[Items listed in a dataset]
------

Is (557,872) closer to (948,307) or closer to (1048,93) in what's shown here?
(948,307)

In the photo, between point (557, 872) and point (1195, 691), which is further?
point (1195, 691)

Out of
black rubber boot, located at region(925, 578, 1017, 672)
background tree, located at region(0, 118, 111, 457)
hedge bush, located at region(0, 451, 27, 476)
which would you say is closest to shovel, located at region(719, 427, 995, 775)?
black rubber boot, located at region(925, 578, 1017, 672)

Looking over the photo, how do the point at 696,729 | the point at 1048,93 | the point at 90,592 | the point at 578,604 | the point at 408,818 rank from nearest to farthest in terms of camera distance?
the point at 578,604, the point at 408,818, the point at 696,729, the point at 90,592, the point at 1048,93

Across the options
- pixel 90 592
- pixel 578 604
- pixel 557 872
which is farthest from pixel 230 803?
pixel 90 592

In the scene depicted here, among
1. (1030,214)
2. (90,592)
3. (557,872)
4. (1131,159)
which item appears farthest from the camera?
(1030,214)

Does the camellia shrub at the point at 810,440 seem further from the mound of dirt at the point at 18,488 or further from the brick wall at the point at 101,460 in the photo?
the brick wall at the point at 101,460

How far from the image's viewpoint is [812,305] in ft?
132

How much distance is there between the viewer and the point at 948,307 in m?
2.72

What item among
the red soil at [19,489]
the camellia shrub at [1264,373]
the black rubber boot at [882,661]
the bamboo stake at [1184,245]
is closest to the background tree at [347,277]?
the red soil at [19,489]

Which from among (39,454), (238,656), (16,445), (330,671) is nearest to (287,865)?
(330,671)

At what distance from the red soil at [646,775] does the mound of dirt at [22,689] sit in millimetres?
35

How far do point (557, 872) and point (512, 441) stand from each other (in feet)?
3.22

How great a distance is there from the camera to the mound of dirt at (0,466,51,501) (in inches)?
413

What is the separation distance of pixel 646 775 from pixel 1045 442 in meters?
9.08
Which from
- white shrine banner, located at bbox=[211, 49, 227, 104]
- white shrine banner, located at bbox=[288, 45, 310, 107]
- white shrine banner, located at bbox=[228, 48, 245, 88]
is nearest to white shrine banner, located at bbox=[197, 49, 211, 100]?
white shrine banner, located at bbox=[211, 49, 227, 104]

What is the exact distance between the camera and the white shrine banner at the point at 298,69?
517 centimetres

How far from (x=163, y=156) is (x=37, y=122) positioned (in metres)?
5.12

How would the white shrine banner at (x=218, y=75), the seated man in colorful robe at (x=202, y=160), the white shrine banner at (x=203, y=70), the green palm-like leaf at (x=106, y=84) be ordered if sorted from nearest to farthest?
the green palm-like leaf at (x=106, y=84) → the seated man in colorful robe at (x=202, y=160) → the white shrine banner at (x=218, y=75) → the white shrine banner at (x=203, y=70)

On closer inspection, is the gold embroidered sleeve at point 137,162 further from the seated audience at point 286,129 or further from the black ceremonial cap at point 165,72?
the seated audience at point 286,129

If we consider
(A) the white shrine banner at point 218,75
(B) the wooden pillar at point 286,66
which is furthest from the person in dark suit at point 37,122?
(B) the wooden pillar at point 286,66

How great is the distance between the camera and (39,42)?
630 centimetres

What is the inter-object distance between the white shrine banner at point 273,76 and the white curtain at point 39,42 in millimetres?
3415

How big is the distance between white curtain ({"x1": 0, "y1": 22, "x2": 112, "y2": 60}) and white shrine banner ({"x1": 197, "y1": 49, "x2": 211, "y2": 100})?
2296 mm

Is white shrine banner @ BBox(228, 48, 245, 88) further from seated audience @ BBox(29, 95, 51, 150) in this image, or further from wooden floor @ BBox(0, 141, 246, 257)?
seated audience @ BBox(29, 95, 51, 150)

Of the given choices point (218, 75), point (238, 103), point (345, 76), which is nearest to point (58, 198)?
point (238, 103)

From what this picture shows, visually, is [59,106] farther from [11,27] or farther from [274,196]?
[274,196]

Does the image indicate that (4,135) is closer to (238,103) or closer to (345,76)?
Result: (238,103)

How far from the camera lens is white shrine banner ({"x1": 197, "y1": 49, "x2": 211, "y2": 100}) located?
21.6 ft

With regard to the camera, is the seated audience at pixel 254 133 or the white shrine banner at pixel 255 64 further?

------

[To do]
Every record shown above should be written out again exactly.

[Response for this exercise]
Is (557,872) closer to (948,307) or closer to (1048,93) in what's shown here?
(948,307)

In the photo, between point (557, 872) and point (1195, 691), which is further?
point (1195, 691)

Out of
black rubber boot, located at region(925, 578, 1017, 672)
background tree, located at region(0, 118, 111, 457)
hedge bush, located at region(0, 451, 27, 476)
which would you say is closest to shovel, located at region(719, 427, 995, 775)?
black rubber boot, located at region(925, 578, 1017, 672)

Looking over the photo, how do the point at 696,729 | the point at 1048,93 | the point at 90,592 | the point at 578,604 | the point at 408,818 rank from nearest to farthest in terms of camera distance?
the point at 578,604, the point at 408,818, the point at 696,729, the point at 90,592, the point at 1048,93

Across the options
- pixel 90 592
- pixel 578 604
- pixel 557 872
which is farthest from pixel 230 803?
pixel 90 592

In the scene depicted here, among
1. (1030,214)
2. (90,592)
3. (557,872)
4. (1131,159)
which item appears farthest from the camera?
(1030,214)

Does the camellia shrub at the point at 810,440 seem further from the mound of dirt at the point at 18,488 or further from the brick wall at the point at 101,460 in the photo?
the brick wall at the point at 101,460

How far from the image's viewpoint is [812,305] in ft?
132

How much distance is there between the viewer and the point at 948,307 in m?
2.72

What item among
the red soil at [19,489]
the camellia shrub at [1264,373]
the black rubber boot at [882,661]
the bamboo stake at [1184,245]
is closest to the background tree at [347,277]?
the red soil at [19,489]

Which from among (39,454), (238,656), (16,445), (330,671) is nearest to (287,865)?
(330,671)

At what distance from the red soil at [646,775] does the mound of dirt at [22,689] sit in millimetres?
35

How far do point (557, 872) and point (512, 441) stand from each other (in feet)?
3.22

How great a distance is there from the camera to the mound of dirt at (0,466,51,501) (in inches)?
413

What is the separation distance of pixel 646 775 from pixel 1045 442 in meters?
9.08
Which from
- white shrine banner, located at bbox=[211, 49, 227, 104]
- white shrine banner, located at bbox=[288, 45, 310, 107]
- white shrine banner, located at bbox=[228, 48, 245, 88]
is nearest to white shrine banner, located at bbox=[197, 49, 211, 100]?
white shrine banner, located at bbox=[211, 49, 227, 104]

What is the exact distance between the camera and the white shrine banner at the point at 298,69?
517 centimetres

How far from (x=163, y=156) is (x=37, y=122) positioned (in metres)?
5.12

How would the white shrine banner at (x=218, y=75), the seated man in colorful robe at (x=202, y=160), the white shrine banner at (x=203, y=70), the green palm-like leaf at (x=106, y=84) be ordered if sorted from nearest to farthest?
the green palm-like leaf at (x=106, y=84) → the seated man in colorful robe at (x=202, y=160) → the white shrine banner at (x=218, y=75) → the white shrine banner at (x=203, y=70)

On closer inspection, is the gold embroidered sleeve at point 137,162 further from the seated audience at point 286,129 or further from the black ceremonial cap at point 165,72?
the seated audience at point 286,129

If we consider
(A) the white shrine banner at point 218,75
(B) the wooden pillar at point 286,66
which is furthest from the person in dark suit at point 37,122?
(B) the wooden pillar at point 286,66

How great is the distance between the camera and (39,42)?
630 centimetres

What is the inter-object distance between the white shrine banner at point 273,76 and the white curtain at point 39,42 in millimetres?
3415

How big is the distance between white curtain ({"x1": 0, "y1": 22, "x2": 112, "y2": 60}) and white shrine banner ({"x1": 197, "y1": 49, "x2": 211, "y2": 100})?
2296 mm

Is white shrine banner @ BBox(228, 48, 245, 88) further from seated audience @ BBox(29, 95, 51, 150) in this image, or further from wooden floor @ BBox(0, 141, 246, 257)?
seated audience @ BBox(29, 95, 51, 150)

Of the given choices point (218, 75), point (238, 103), point (345, 76), which is nearest to point (58, 198)?
point (238, 103)

From what this picture shows, visually, is [59,106] farther from [11,27] or farther from [274,196]?
[274,196]

Does the image indicate that (4,135) is closer to (238,103) or closer to (345,76)?
Result: (238,103)

How far from the camera lens is white shrine banner ({"x1": 197, "y1": 49, "x2": 211, "y2": 100}) located?
21.6 ft

With regard to the camera, is the seated audience at pixel 254 133 or the white shrine banner at pixel 255 64 further?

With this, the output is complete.